(AIM OF THE TASK): Continue the news article on Ecuador's presidential runoff between Andres Arauz and Guillermo Lasso, starting after its last paragraph.
━━━ TEXT BLOCK ━━━
Amid a deepening economic crisis, Ecuadorians headed to the polls on Sunday to elect the next president of the South American nation with public opinion divided between a relatively unknown, young socialist protege of ex-leader Rafael Correa and a veteran conservative.
Opinion polls have the two contenders neck-and-neck in a battle for control of the country. Economist Andres Arauz, 36, is virtually unknown but topped February's first round of voting on the back of support from his mentor, Correa, who led the country for 10 years.
Ex-banker Guillermo Lasso, 65, is a seasoned politician and third-time presidential aspirant after having twice finished second: to Correa in 2013 and Lenin Moreno in 2017.
Polls opened at 7:00 a.m. with voting obligatory for 13.1 million people in the small South American country. Whoever wins will take over from beleaguered Moreno on May 24 and will immediately face an economic crisis exasperated by a 7.8% contraction in GDP in 2020.
Overall debt is almost $64 billion, 63% of GDP, of which $45 billion (45% of GDP) is external debt. At the same time, the country has been hard hit by the pandemic with hospitals overwhelmed by more than 340,000 coronavirus infections and over 17,000 deaths.
"There are economic, health and government crises at the moment," said Wendy Reyes, a professor and political consultant at the University of Washington. "Whoever wins will face a completely divided picture."
Arauz, the candidate from the Union of Hope coalition, topped the first round with almost 33% of the vote, some 13% points ahead of Lasso, from the Creating Opportunities movement. Although barely known before he ran for the top office, Arauz is the protege of Correa, who would have been his running mate but for an eight-year conviction for corruption.
This election is not so much left versus right, but rather "Correism versus anti-Correism," political scientist Esteban Nicholls of Simon Bolivar University told Agence France-Presse (AFP). Correa lives in exile in Belgium, where his wife was born, and he is able to avoid his prison sentence. However, his influence on Ecuadoran politics remains strong.
"If Arauz wins, Correism will continue. If Lasso wins, we will immediately end this Correism, which has been a terrible situation for years," Judith Viteri, 41, who works in a chemist, told AFP after voting.
The two candidates can barely be separated in polls. The last poll by Market predicted a "technical draw" on Sunday with Arauz garnering 50% and Lasso getting 49%. The election is "totally uncertain," Market director Blasco Penaherrera told AFP.
━━━ INFORMATION SHOWN ━━━
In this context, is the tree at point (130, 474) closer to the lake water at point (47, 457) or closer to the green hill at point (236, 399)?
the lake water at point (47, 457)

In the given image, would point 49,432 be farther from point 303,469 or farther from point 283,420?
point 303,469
━━━
(RESULT OF THE TASK):
However, Penaherrera said that Lasso's "growth" is "vastly superior" to that of Arauz. Lasso scraped into the runoff by less than half a percentage point ahead of indigenous candidate Yaku Perez, who contested the result and claimed to have been the victim of fraud.
It took weeks for Lasso's second place to be confirmed. Ahead of the runoff, electoral officials have decided to abandon the usual rapid count to avoid potentially misleading results.
Socialist Perez, whose Pachakutik indigenous movement is the second-largest bloc in parliament, picked up around 20% of the vote in the first round.
Pachakutik has refused to back either candidate in the second round, leaving uncertainty over which way its supporters will turn. "This social division, that the campaign highlighted, means that the vote to reject Correa effectively goes to Lasso," said Pablo Romero, an analyst at Salesiana University.
The number of undecided voters following the chaotic first round was about 35%, but that's since shrunk to 8%. However, this "really changed in just a few weeks," said Penaherrera.
Political scientist Santiago Basabe, of the Latin American Faculty of Social Sciences, believes Arauz has the edge. "While either could win, it seems to me that Arauz has more chance," said Basabe.
However, "there's a feeling that to a certain extent, it doesn't matter who wins, we just need an immediate change," said Romero. Should Lasso win he would face a tough job with Arauz's leftist coalition the largest bloc in Congress.
"There will be permanent tension with the executive. There's almost no chance of the reforms the country needs," said Romero.